Curious: what's the female/male ratio at an Apple n' Rice concert? Granted, it isn't Lilith Faire where we might expect an 80/20 ratio for the ladies, still I wonder...(wouldn't it be a great venue for a het male to show off his sweet, sensitive n' vulnerable side?)

Hypothetically: Let's say you saw a mildly attractive bloke at the concert (e.g. a younger JFK, Jr.), seated on his quilted blanket with a few of his gal pals. He's obviously single. Between sets he was kicking around the hackey sack and he gave you a lusty gleam that spoke volumes.

But then let's say during "Shadow Boxer" you saw his eyes well up and he wiped away a few tears (nay, he slipped his glasses off and rubbed his nose and THEN wiped away the tears), be honest Blogger, wouldn't you think less of him? Just a little..?

Obviously you're saying, 'wow he seems like a really attractive guy on the surface, I'd consider dating him' but deep down you're thinking 'that's so revoltingly unmasculine, i'm a little unattracted'...lil' bit...? Lil' bit? be honest..
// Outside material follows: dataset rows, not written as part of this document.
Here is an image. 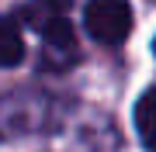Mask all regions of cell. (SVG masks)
<instances>
[{
    "mask_svg": "<svg viewBox=\"0 0 156 152\" xmlns=\"http://www.w3.org/2000/svg\"><path fill=\"white\" fill-rule=\"evenodd\" d=\"M24 56V38L11 17H0V66H17Z\"/></svg>",
    "mask_w": 156,
    "mask_h": 152,
    "instance_id": "obj_4",
    "label": "cell"
},
{
    "mask_svg": "<svg viewBox=\"0 0 156 152\" xmlns=\"http://www.w3.org/2000/svg\"><path fill=\"white\" fill-rule=\"evenodd\" d=\"M45 4H49V7H52V11H59V14H66V11H69V7H73V4H76V0H45Z\"/></svg>",
    "mask_w": 156,
    "mask_h": 152,
    "instance_id": "obj_5",
    "label": "cell"
},
{
    "mask_svg": "<svg viewBox=\"0 0 156 152\" xmlns=\"http://www.w3.org/2000/svg\"><path fill=\"white\" fill-rule=\"evenodd\" d=\"M135 131H139V138L156 152V86H149L139 104H135Z\"/></svg>",
    "mask_w": 156,
    "mask_h": 152,
    "instance_id": "obj_2",
    "label": "cell"
},
{
    "mask_svg": "<svg viewBox=\"0 0 156 152\" xmlns=\"http://www.w3.org/2000/svg\"><path fill=\"white\" fill-rule=\"evenodd\" d=\"M42 35H45V45L62 52V56L73 52V45H76V42H73V24L66 21V14H59V11L42 21Z\"/></svg>",
    "mask_w": 156,
    "mask_h": 152,
    "instance_id": "obj_3",
    "label": "cell"
},
{
    "mask_svg": "<svg viewBox=\"0 0 156 152\" xmlns=\"http://www.w3.org/2000/svg\"><path fill=\"white\" fill-rule=\"evenodd\" d=\"M83 24L101 45H122L132 31V7L128 0H90Z\"/></svg>",
    "mask_w": 156,
    "mask_h": 152,
    "instance_id": "obj_1",
    "label": "cell"
},
{
    "mask_svg": "<svg viewBox=\"0 0 156 152\" xmlns=\"http://www.w3.org/2000/svg\"><path fill=\"white\" fill-rule=\"evenodd\" d=\"M153 49H156V42H153Z\"/></svg>",
    "mask_w": 156,
    "mask_h": 152,
    "instance_id": "obj_6",
    "label": "cell"
}]
</instances>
More importantly, how were the Port-A-Potty's?

[In the interest of full-disclosure, I did attend last summer's MIA/DJ Rekha Central Park Summer Concert Series show. And on that particular day there was a 60/40 ratio for the fems. I didn't cry, nor did I get any phone numbers. Although I did lock myself out of my apartment and had to sleep on a bench with my malodorously beloved homeless comrades on the upper west side...I never cried. Not once.]

Rakhee said...

You are right CT, sorry for the late review...
The show was excellent! Rice disproved my sensitive/romantic image of him and rocked out with the best of em'. Though, when Blower's Daughter played a hush came across the crowd. I've never seen an audience be so silent. Heather Graham walked into the crowd and sat down right in front of us! She is much prettier in person than she is on screen.

Fiona...she is a nutcase, but I love her. She has a piercing presence. My, is that girl angry. If I were a guy I'd wanna date her.

My favorite performances were Shadowboxer, Fast As You Can, Criminal and Its Not About Love. I was that chic in the crowd singing every line out loud :-)

On our way home we walked through Central Park in the dark. Quite an interesting experience...we got lost and ended up on the eastside. It would've been a waste of time if we hadn't run into Spike Lee!

As for the "sensitive man" question...ehh, I have to be honest, at the end of the day, I want a Man's Man. All that emotional, cry baby stuff is a turn off.